A vitamin K shot is given to infants soon after birth. The study is to see if how they handle the infants could reduce the pain the infants feel. One of the measurements taken was how long, in seconds, the infant cried after being given the shot. A random sample was taken from the group that was given the shot using conventional methods, and a random sample was taken from the group that was given the shot where the mother held the infant prior to and during the shot. Is there enough evidence to show that infants cried less on average when they are held by their mothers than if held using conventional methods? Test at the 5% level. Data are below in vectors crytime_momheld and crytime_convtnl.

Answer

This is a 2-sample t-Test (of baby crying time).

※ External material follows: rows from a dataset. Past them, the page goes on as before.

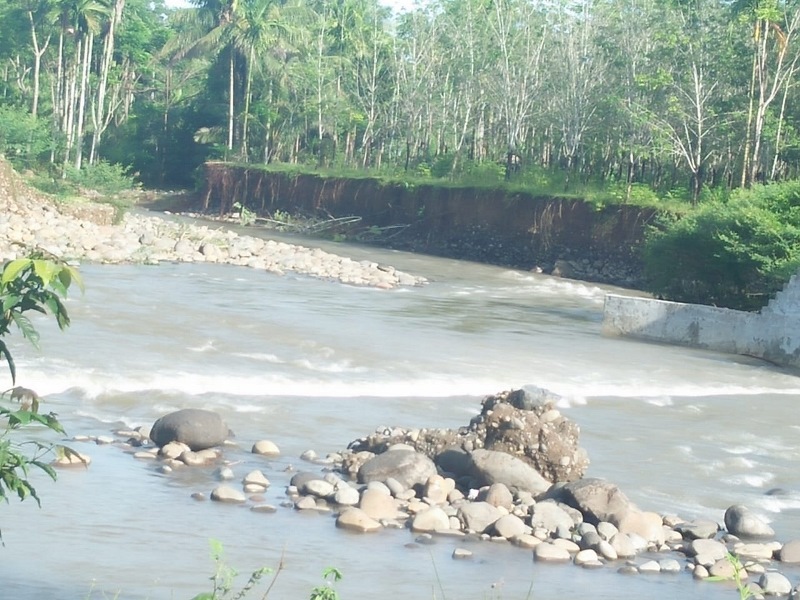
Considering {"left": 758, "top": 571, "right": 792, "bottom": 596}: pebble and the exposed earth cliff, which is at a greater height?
the exposed earth cliff

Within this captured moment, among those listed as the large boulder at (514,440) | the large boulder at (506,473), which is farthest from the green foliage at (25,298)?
the large boulder at (514,440)

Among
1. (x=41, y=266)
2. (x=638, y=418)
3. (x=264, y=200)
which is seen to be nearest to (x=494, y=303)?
(x=638, y=418)

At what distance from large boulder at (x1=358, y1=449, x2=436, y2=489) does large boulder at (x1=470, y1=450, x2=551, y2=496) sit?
420 mm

Researchers compared crying time (seconds) after a shot given while the babies were held by their mom versus while they were given a conventional shot. These are two independent sample populations.

crytime_momheld <- c(0,32,20,23,14,19,60,59,64,64,72,50,44,14,10,58,19,41,17,5,36,73,19,46,9,43,73,27,25,18)
crytime_convtnl <- c(62,0,2,46,33,33,29,23,11,12,48,15,33,14,51,37,24,70,63,0,73,39,54,52,39,34,30,55,58,18)

Hypotheses

\(H_0\): \(\mu_1\) = \(\mu_2\)

\(H_a\): \(\mu_1\) < \(\mu_2\)

Where

\(\mu_1\) = mean crying time of baby being held by mom during shot.

\(\mu_2\) = mean crying time of baby given a shot conventionally.

  1. We conduct a two-sample (one-sided, less) t-test to determine if babies being held by moms cry less time than babies being given a shot conventionally, with a 95% confidence level. We interpret the p-value and state whether the result is statistically significant at α = 0.05.
  2. We examine the 95% confidence interval for the difference in means and state the meaning.
# order:momheld first, conventional second

t.test(crytime_momheld, crytime_convtnl, conf.level = 0.95, alternative = "less")
## 
##  Welch Two Sample t-test
## 
## data:  crytime_momheld and crytime_convtnl
## t = -0.023987, df = 57.689, p-value = 0.4905
## alternative hypothesis: true difference in means is less than 0
## 95 percent confidence interval:
##     -Inf 9.15898
## sample estimates:
## mean of x mean of y 
##  35.13333  35.26667

Problem 2 Conclusion

  1. The p-value = 0.4905 is much higher than the statistically significant α = 0.05. Thus we cannot reject the null hypothesis. We cannot conclude that the mean crying time for momheld babies (35.133 sec) is significantly less than the conventional mean crying time (35.267 sec). The close to 0 t value also implies lack of significant difference between the two means.

  2. The 95% CI is (-∞, 9.159). Since 0 is inside the interval, the difference in means is statistically insignificant, again showing that the mean crying time of momheld babies is not significantly less than that of conventional babies. Sorry.